**Parts of the exercise**
a: In the passage on solar energy and agriculture, condense the paragraph beginning "Third, other states have embraced" into a short bulleted list that keeps its main facts.
b: According to the passage on solar energy and agriculture, why does the NC Sustainable Energy Association recommend planting crops and pollinator habitats around raised solar facilities and letting animals graze near the panels? Answer in one to three sentences.
c: Pick up the passage on solar energy and agriculture after its final sentence and continue it.

**Document section**
Third, other states have embraced the intersection of solar energy and agriculture with demonstrable success. In 2020, North Carolina was ranked 14th out of the states for its total value of agricultural exports — two spots above Florida.[65] As of October 2022, North Carolina had 33,463 solar facilities, and ranked fourth in the nation for total installed solar capacity — up from eighth place in 2021.[66] Florida has ranked third for years, and currently houses 142,910 facilities.[67] In their rising success, North Carolina proves that solar facilities can be co-located with agricultural sites without disrupting the latter. In 2022, the North Carolina Sustainable Energy Association published an update on the state’s solar and agricultural land use. The update noted that “solar PV systems occupy 31,125 acres of a total 10,999,656 acres of agricultural land in North Carolina, or 0.28%.”[68] Furthermore, despite the Tar Heel State’s great leap in solar facilities, their use on farmland would represent only “4.25% of the total agricultural land lost” between 2001 and 2016 if all of the solar facilities included in that analysis were installed during that time range.[69] Though solar facilities generally occupy a small amount of land, co-location can further minimize the land lost to these facilities. Citing examples provided by the Colorado Agrivoltaic Learning Center, the NC Sustainable Energy Association recommends planting crops and pollinator habitats around raised solar facilities, as well as “allowing for animals to graze in and around” the panels.[70] North Carolina’s demonstrable success in solar/agriculture co-location can be applied in Florida, a move that would help the Sunshine State maintain its namesake as a solar-friendly state and status as an agricultural giant.

**Information provided**
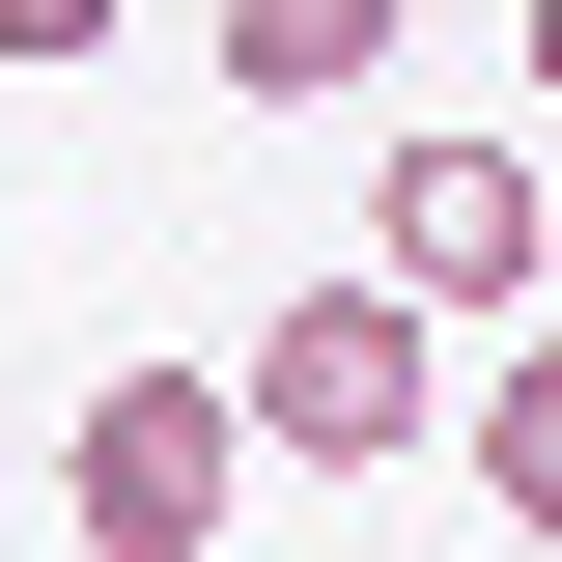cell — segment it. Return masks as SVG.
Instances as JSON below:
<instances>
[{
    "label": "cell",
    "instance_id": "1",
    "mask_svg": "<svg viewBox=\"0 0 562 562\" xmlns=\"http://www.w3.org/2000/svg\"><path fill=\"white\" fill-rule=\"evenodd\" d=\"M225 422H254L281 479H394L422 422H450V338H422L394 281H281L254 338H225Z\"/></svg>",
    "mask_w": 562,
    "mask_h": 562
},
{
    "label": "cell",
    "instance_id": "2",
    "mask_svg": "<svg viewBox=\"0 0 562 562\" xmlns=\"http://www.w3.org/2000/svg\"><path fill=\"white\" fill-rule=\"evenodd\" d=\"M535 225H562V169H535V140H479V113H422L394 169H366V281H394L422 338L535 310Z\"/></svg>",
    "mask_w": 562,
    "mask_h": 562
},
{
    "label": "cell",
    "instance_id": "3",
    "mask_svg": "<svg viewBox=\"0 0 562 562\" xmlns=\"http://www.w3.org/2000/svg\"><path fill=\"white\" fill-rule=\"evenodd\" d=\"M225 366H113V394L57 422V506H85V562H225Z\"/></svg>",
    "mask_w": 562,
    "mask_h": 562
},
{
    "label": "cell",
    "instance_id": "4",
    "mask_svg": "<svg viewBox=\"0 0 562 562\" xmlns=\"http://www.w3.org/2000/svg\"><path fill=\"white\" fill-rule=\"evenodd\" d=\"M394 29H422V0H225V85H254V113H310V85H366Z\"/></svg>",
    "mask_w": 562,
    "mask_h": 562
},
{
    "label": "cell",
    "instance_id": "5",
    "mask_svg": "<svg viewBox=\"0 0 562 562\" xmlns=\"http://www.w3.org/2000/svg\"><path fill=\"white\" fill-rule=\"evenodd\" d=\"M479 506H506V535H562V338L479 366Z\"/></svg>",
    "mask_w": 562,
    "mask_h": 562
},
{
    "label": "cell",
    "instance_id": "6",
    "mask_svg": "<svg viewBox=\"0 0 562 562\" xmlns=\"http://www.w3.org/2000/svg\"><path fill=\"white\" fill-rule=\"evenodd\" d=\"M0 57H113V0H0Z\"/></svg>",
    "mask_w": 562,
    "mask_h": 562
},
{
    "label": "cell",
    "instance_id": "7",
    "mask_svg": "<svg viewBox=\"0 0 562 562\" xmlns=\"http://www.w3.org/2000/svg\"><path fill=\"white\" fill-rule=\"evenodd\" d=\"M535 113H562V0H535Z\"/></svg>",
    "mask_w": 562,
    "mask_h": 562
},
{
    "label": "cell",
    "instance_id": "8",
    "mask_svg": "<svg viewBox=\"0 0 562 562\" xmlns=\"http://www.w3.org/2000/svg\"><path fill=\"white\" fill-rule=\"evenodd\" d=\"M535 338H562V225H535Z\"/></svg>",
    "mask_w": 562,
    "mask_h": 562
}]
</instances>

**Answers by task**
a:
- Other states have combined solar energy and agriculture successfully.
- In 2020, North Carolina ranked 14th in agricultural export value, two spots above Florida.
- As of October 2022, North Carolina had 33,463 solar facilities and ranked fourth for installed solar capacity, up from eighth in 2021. Florida has ranked third for years and has 142,910 facilities.
- A 2022 update from the North Carolina Sustainable Energy Association found that solar PV uses 31,125 of the state's 10,999,656 acres of agricultural land, or 0.28%.
- Solar on farmland would account for only 4.25% of agricultural land lost between 2001 and 2016, even if every facility in that analysis had been built during that period.
- Drawing on examples from the Colorado Agrivoltaic Learning Center, the association recommends planting crops and pollinator habitats around raised panels and letting animals graze in and around them.
- Florida could apply North Carolina's approach to remain both solar-friendly and an agricultural giant.

b: Solar facilities already take up little land, but co-location can reduce the farmland lost to them even further. The association's recommendations are ways of putting this co-location into practice.

c:
Fourth, the federal government is encouraging transitions to renewable energy in rural areas. The 2018 Farm Bill supports a number of well-funded programs meant to achieve congressional policy goals, such as “energy security, [limiting] greenhouse gas emission, and [satisfying] increased demand for U.S. farm products.”[71] One example is the Rural Energy for America Program (REAP), codified in 7 U.S.C. §8107.[72] REAP “provides guaranteed loan financing and grant funding to agricultural producers. . . for renewable energy systems.”[73] For agricultural producers, the program is limited to “those with at least 50[%] of their gross income coming from agricultural operations.”[74] For the cost of renewable energy projects, including solar facilities, producers can secure loans of up to 75%, or grants up to 25%.[75] Other federal initiatives are devoted to researching benefits derived from “co-locating solar projects on agricultural lands,” such as the Department of Energy’s InSPIRE project.[76] One achievement of this project is the publication of the Low-Impact Solar Development Strategies Primer. The primer provides “insights and best practices” meant to guide parties — including state agencies — in “siting, designing, installing, and operating low-impact solar development projects.”[77] The U.S. government has recognized and supported the importance of renewable energy, agriculture, and the mutual benefits that flow from their collaboration. It’s time for Florida to do the same.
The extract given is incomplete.